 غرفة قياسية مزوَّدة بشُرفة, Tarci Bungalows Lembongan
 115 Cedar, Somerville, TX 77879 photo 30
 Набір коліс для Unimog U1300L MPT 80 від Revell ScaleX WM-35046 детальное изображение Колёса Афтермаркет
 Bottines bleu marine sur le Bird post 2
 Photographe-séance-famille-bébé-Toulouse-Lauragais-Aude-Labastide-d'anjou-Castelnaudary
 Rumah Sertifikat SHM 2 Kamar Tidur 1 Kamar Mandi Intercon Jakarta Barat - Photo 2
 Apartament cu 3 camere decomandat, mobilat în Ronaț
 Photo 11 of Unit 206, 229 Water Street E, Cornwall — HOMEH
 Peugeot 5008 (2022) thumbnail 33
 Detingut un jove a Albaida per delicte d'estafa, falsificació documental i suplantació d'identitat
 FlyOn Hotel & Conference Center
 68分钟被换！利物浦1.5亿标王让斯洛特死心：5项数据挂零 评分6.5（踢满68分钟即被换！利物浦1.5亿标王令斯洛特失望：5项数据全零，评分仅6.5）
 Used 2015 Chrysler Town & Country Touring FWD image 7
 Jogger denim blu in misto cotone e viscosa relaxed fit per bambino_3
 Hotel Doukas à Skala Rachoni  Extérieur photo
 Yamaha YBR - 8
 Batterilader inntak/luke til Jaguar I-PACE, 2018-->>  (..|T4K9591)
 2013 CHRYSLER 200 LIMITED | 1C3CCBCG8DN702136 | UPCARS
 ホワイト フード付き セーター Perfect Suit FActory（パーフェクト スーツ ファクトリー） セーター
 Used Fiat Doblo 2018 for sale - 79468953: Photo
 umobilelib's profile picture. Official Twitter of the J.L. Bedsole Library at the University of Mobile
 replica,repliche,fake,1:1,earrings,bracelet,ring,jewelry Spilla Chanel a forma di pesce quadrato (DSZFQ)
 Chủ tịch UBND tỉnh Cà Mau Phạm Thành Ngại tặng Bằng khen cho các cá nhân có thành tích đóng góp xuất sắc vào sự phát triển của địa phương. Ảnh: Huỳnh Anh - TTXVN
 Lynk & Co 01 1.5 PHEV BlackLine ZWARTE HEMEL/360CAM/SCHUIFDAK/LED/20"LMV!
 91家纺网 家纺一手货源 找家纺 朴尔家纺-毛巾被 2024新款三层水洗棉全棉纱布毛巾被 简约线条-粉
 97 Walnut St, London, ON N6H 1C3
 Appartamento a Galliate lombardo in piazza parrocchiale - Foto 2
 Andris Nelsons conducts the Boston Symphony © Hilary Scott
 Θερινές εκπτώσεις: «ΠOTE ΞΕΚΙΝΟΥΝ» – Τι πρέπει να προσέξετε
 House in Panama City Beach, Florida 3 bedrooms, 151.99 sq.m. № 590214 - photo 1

◆ ◆ ◆ ◆ ◆ ◆ ◆

### EXERCISE GOAL
Rewrite the listing from its first line through the line with "Bottines bleu marine sur le Bird post 2", changing "Somerville" to "Navasota" and leaving everything else unchanged.

### OUTPUT FOR THIS TASK
 غرفة قياسية مزوَّدة بشُرفة, Tarci Bungalows Lembongan
 115 Cedar, Navasota, TX 77879 photo 30
 Набір коліс для Unimog U1300L MPT 80 від Revell ScaleX WM-35046 детальное изображение Колёса Афтермаркет
 Bottines bleu marine sur le Bird post 2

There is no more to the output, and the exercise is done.